Según han argumentado en su petición en la plataforma 'change.org', este inmueble es heredero de la 'Bauhaus', una corriente arquitectónica nacida a principios del siglo XX, y que su desprotección constituye un "agravio comparativo" frente a edificios de la misma zona.

"Walter Gropius, uno de los padres de la arquitectura moderna, seguro que estaba orgulloso de que la idea del funcionalismo y racionalismo que predicó con la Bauhaus inspirase un centro educativo así en España", expone la petición en la plataforma 'change.org', iniciada por el arquitecto Luis Burred y la periodista María Torrens.

Así, los promotores de esta iniciativa han explicado que no quieren que "un error semejante a la destrucción de la Pagoda de Fisac" o la demolición de la casa Guzmán de Alejandro de la Sota.

"La protección de esta joya arquitectónica es pura coherencia con su inclusión dentro de la zona protegida de los Altos del Hipódromo. No solo eso, el antiguo Colegio Alemán define la historia de la ciudad de Madrid y enriquece su arquitectura con una construcción ejemplar del Movimiento Moderno", ha afirmado Burred.

La petición prosigue calificando el antiguo Colegio Alemán como "referente de la arquitectura escolar" en la capital y destaca su trazado en zigzag, la vidriera de su salón de actos y su "inteligente distribución" espacial en la parcela.

Burred y Torrens han reprochado la desprotección del inmueble frente a otros edificios cercanos como el Colegio Maravillas, que tiene protección estructural, o los emplazados en los números 63 y 65, que cuentan con protección parcial y ambiental.

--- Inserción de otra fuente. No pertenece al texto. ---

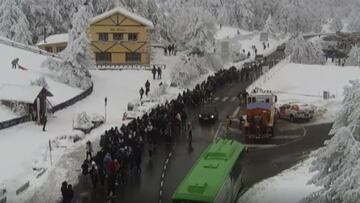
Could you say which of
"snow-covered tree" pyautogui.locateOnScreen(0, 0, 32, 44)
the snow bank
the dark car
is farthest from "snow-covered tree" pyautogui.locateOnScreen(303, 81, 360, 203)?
"snow-covered tree" pyautogui.locateOnScreen(0, 0, 32, 44)

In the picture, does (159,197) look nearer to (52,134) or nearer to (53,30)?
(52,134)

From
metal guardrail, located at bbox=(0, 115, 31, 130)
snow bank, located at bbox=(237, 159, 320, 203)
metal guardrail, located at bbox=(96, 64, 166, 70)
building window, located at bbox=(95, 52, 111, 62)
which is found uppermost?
building window, located at bbox=(95, 52, 111, 62)

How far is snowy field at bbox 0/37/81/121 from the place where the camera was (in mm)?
48469

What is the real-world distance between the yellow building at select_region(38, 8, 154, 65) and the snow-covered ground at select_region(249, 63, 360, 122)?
13020mm

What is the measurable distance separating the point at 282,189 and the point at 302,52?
5813 cm

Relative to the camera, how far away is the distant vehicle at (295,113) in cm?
4278

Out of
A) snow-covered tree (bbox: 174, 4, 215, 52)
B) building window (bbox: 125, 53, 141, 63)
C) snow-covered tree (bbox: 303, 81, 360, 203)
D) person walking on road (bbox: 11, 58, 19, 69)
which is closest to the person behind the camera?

LA DEMOLICIÓN DEL ANTIGUO CENTRO

La demolición del antiguo Colegio Alemán, ubicado en la calle Concha Espina, comenzó la hace dos semanas, según hizo público Asociación Madrid Ciudadanía y Patrimonio, cuya presidenta, Amparo Berlinches, criticó al entender que se desprecia "sistemáticamente la ciudad y su arquitectura".

En los años treinta, el colegio alemán se encontraba en la esquina de la calle Zurbarán con Fortuny, sede del actual Instituto Goethe.

En 1940 las instalaciones ya eran insuficientes para albergar a los 931 alumnos, por lo que en 1959 se colocó la primera piedra del centro en la calle Concha Espina.

El colegio fue diseñado por los arquitectos Alois Giefer y Hermann Mäckler bajo la supervisión de Willi Schoebel Ungría.

En 2015 cambió su ubicación y se trasladó a Montecarmelo con una nueva sede que se convirtió en la edificación civil más grande de Alemania en el extranjero.

Actualmente los propietarios del edificio es la Orden Hospitalaria de San Juan de Dios, que querría extender a esta parcela las actividades del Hospital de San Rafael.

Berlinches explicó, en declaraciones a Europa Press, que este edificio se incluía reseñado en la Guía del Colegio de Arquitectos de Madrid y que "el decano anterior dijo que cuando se fuera a tirar un edificio incluido en esta, se daría un tratamiento especial y se procuraría que no se hiciese".

Así, desgranó que querían mantener el "valor estructural" del edificio, por lo que se "podría haber reestructurado los interiores".

Berlinches añadió que querían preservar las "decoraciones importantes" como las vidrieras de la capilla del colegio.